Source document:
It seems hard to remember that the Fespa organization’s roots lie in screen printing, as the show has enjoyed rapid growth over the last 15 years or so, largely driven by its embrace of various aspects of inkjet printing. The result is that this year’s Fespa show was made up of six different shows, each covering a different market sector, including textiles and corrugated printing as well as sign making and display graphics.
This serves to highlight just how diverse the wide format print market has become, with both the equipment vendors and the print service providers striving to serve multiple markets. This is to be expected as the technology has moved beyond the original wide format market – sign making – and branched into new areas, and suggests there is still plenty of scope for new business opportunities.
However, this also means that it is more difficult to tease out a simple narrative. At the same time, it’s not so easy to just write multiple stories covering the different aspects of the show. That’s because although there were quite a few new products announced, most of them are relatively minor incremental upgrades; useful to have but not the kind of groundbreaking advances that immediately grab attention.
Nonetheless, there were a couple of trends that are worth mentioning. One of these is the sheer number of direct-to-shape printers that are now starting to appear. There have been a number of small flatbeds for decorating flat-ish objects for a few years now. But recently there have been a number of new printers aimed at cylindrical objects, typically drink flasks, mugs, bottles, or even candles.

Information provided:
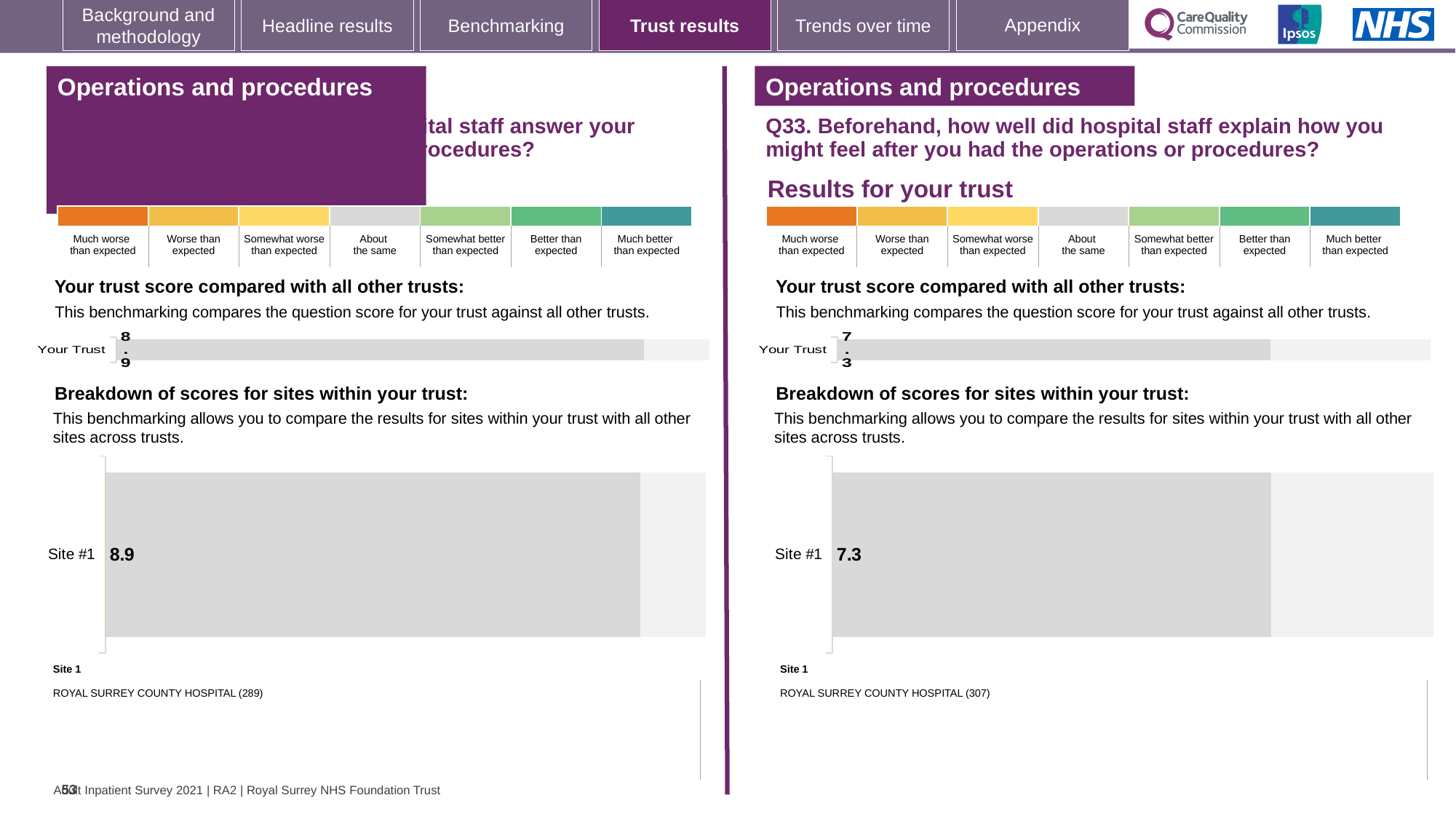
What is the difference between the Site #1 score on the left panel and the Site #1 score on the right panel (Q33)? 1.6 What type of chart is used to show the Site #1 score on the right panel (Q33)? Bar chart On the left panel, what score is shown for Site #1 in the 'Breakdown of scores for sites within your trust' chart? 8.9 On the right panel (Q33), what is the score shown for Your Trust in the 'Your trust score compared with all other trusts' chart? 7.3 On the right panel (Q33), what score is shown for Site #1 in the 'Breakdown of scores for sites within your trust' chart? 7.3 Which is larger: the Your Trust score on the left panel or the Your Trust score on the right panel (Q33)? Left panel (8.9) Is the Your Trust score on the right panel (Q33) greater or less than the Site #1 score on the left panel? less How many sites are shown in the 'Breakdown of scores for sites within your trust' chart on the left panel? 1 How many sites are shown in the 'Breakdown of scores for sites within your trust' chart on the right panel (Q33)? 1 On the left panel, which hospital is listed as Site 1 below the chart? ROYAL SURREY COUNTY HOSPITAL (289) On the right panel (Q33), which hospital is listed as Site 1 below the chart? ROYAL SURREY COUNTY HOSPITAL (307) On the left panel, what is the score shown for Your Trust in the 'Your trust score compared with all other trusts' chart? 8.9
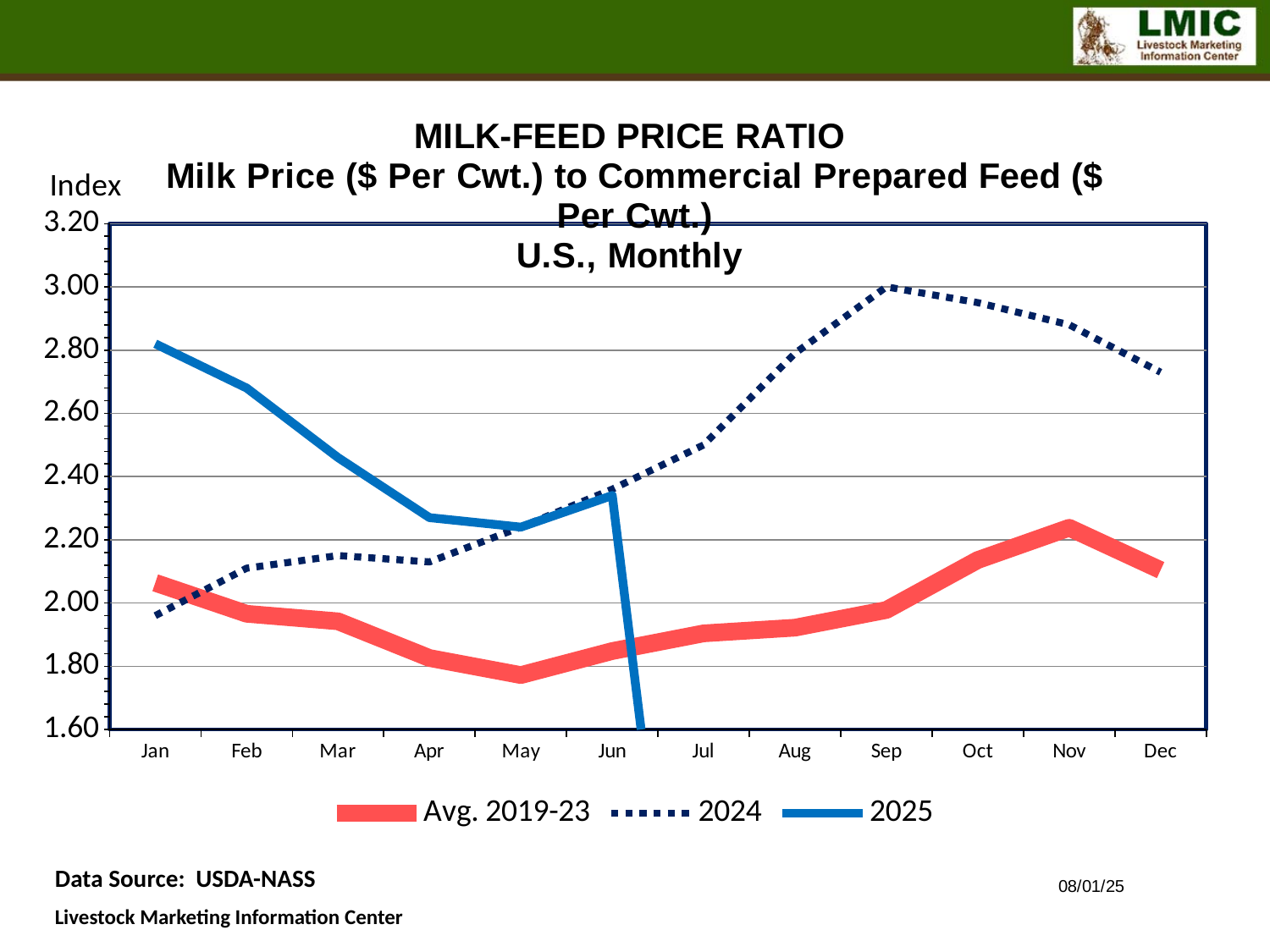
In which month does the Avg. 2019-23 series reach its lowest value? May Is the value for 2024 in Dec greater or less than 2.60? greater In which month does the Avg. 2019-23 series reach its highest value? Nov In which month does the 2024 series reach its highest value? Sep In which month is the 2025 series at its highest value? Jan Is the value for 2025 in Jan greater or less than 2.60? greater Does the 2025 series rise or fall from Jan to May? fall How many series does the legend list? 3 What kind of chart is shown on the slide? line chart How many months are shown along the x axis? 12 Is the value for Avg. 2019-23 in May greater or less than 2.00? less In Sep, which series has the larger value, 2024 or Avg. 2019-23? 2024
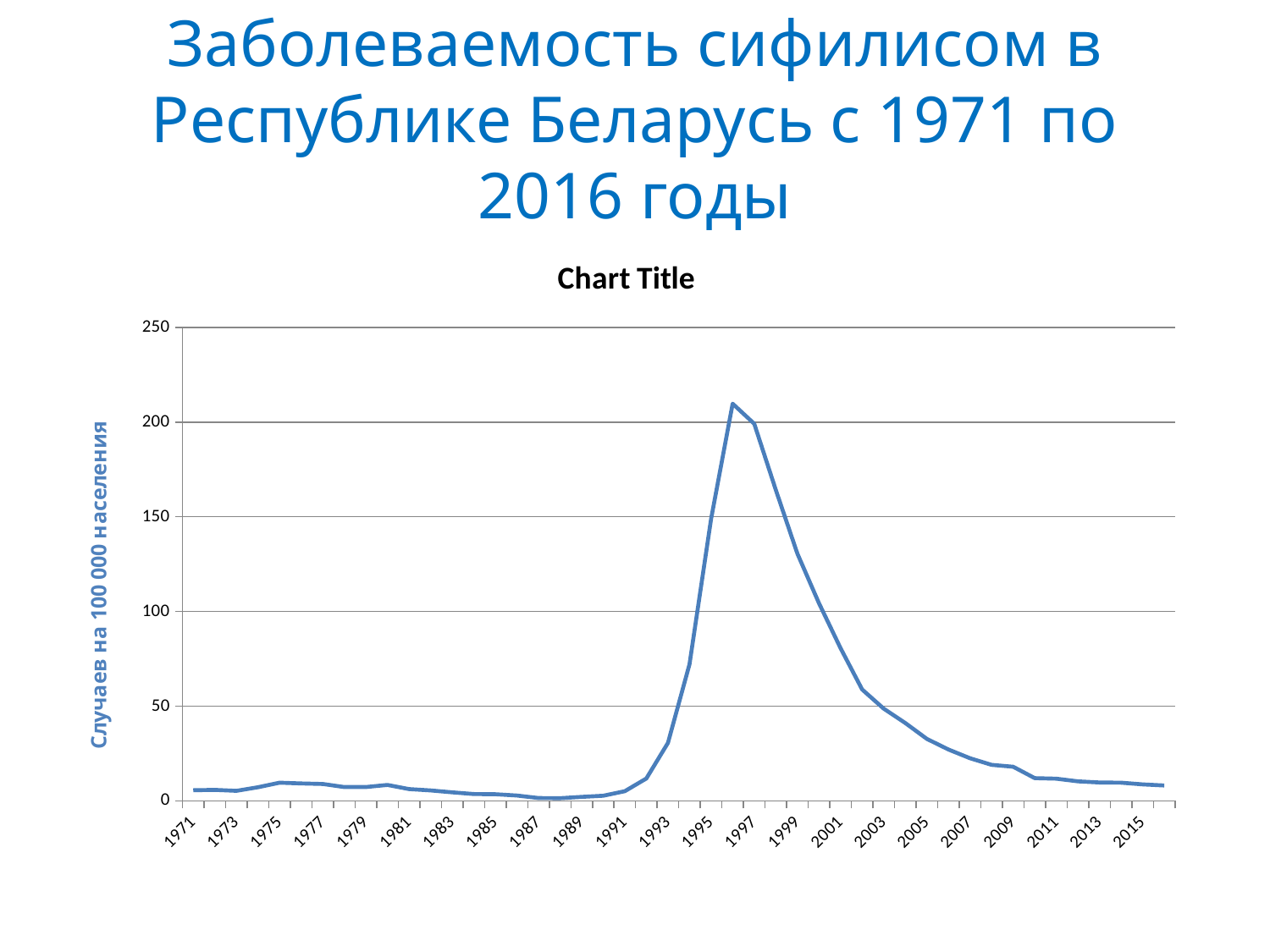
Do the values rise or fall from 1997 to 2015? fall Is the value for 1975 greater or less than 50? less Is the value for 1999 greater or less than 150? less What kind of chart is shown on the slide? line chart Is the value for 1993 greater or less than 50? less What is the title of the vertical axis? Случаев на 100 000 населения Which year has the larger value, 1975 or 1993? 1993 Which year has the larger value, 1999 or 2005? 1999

Actions to take:
1. According to the Fespa show article, how many different shows made up this year's Fespa show?
2. Please summarize the Fespa show article in two sentences.
3. Pick up the Fespa show article from its last sentence and keep writing.

Outputs by task:
1. Six.

2. The Fespa show, whose roots lie in screen printing, has grown rapidly through its embrace of inkjet printing, and this year it was made up of six shows covering different market sectors, which highlights how diverse the wide format print market has become. Most new products were minor incremental upgrades, but one notable trend was the sheer number of direct-to-shape printers now appearing, including new ones aimed at cylindrical objects such as mugs, bottles and candles.

3.
Most of the vendors describe these as a move into industrial printing, but in reality, this is just a form of short-run decorating. As such, it’s mostly sold as an add-on to an existing business. To be truly industrial, these printers would have to be running at the sort of volumes necessary to enable either a print service provider to concentrate on just this type of decorating or a manufacturer to add as part of their process for making the objects in the first place.
Roland DG has clearly understood this, developing not just its own direct-to-cylinder printer in the RC300, but signing a global distribution deal with Lsinc so that it can reach that more industrial, higher volume part of the market. I’ve already covered this in more detail.
Inkcups showed off its existing Helix One tabletop direct-to-cylinder printer, which is mainly about providing a compact entry-level option for prototyping and very short runs. Inkcups also highlighted the X5-T High throw that it first showed at last year’s Fespa. This aims to get around the problem of printing to contours and curves by increasing the throw distance between the printhead and the surface of the object.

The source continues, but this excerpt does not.